## BEGIN Text section

[SSDF Issue] PW2.1: Review the security architecture #144

zdtsw · 2022-05-05T13:46:53Z

Ref: [SSDF Epic] PW: Produce well secured software

Recording work has been done for PW2.1:

Task: Have 1) a qualified person (or people) who were not involved with the design and/or 2) automated processes instantiated in the toolchain review the
software design to confirm and enforce that it meets all of the security requirements and satisfactorily addresses the identified risk information.
Examples:
Example 1: Review the software design to confirm that it addresses applicable security requirements.
Example 2: Review the risk models created during software design to determine if they appear to adequately identify the risks.
Example 3: Review the software design to confirm that it satisfactorily addresses the risks identified by the risk models.
Example 4: Have the software’s designer correct failures to meet the requirements.
Example 5: Change the design and/or the risk response strategy if the security requirements cannot be met.
Example 6: Record the findings of design reviews to serve as artifacts (e.g., in the software specification, in the issue tracking system, in the threat model).

Detail see: https://nvlpubs.nist.gov/nistpubs/SpecialPublications/NIST.SP.800-218.pdf Page 21

zdtsw · 2022-05-06T08:29:05Z

i am working on it : self assign

zdtsw · 2022-05-10T08:24:28Z

PW.2.1

Task: Have 1) a qualified person (or people) who were not involved with the design and/or 2) automated processes instantiated in the toolchain review the
software design to confirm and enforce that it meets all of the security requirements and satisfactorily addresses the identified risk information.

## END Text section
## BEGIN Given material

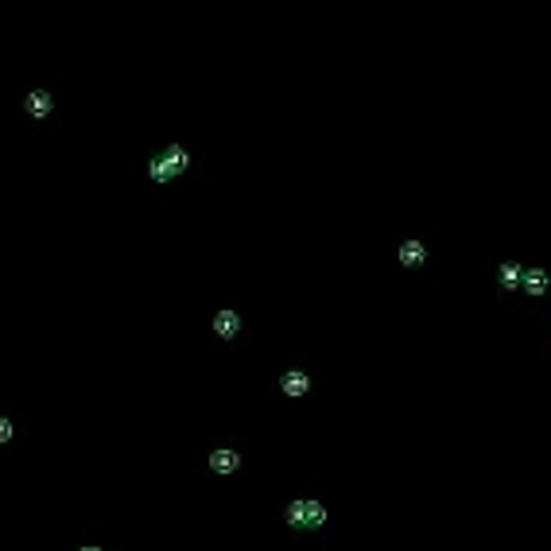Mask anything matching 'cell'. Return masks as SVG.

## END Given material

▶ [Task directions]
Reproduce, word for word, the part of the SSDF review thread between "zdtsw · 2022-05-05T13:46:53Z" and "identify the risks.", inclusive.

▶ [Exercise answer]
zdtsw · 2022-05-05T13:46:53Z

Ref: [SSDF Epic] PW: Produce well secured software

Recording work has been done for PW2.1:

Task: Have 1) a qualified person (or people) who were not involved with the design and/or 2) automated processes instantiated in the toolchain review the
software design to confirm and enforce that it meets all of the security requirements and satisfactorily addresses the identified risk information.
Examples:
Example 1: Review the software design to confirm that it addresses applicable security requirements.
Example 2: Review the risk models created during software design to determine if they appear to adequately identify the risks.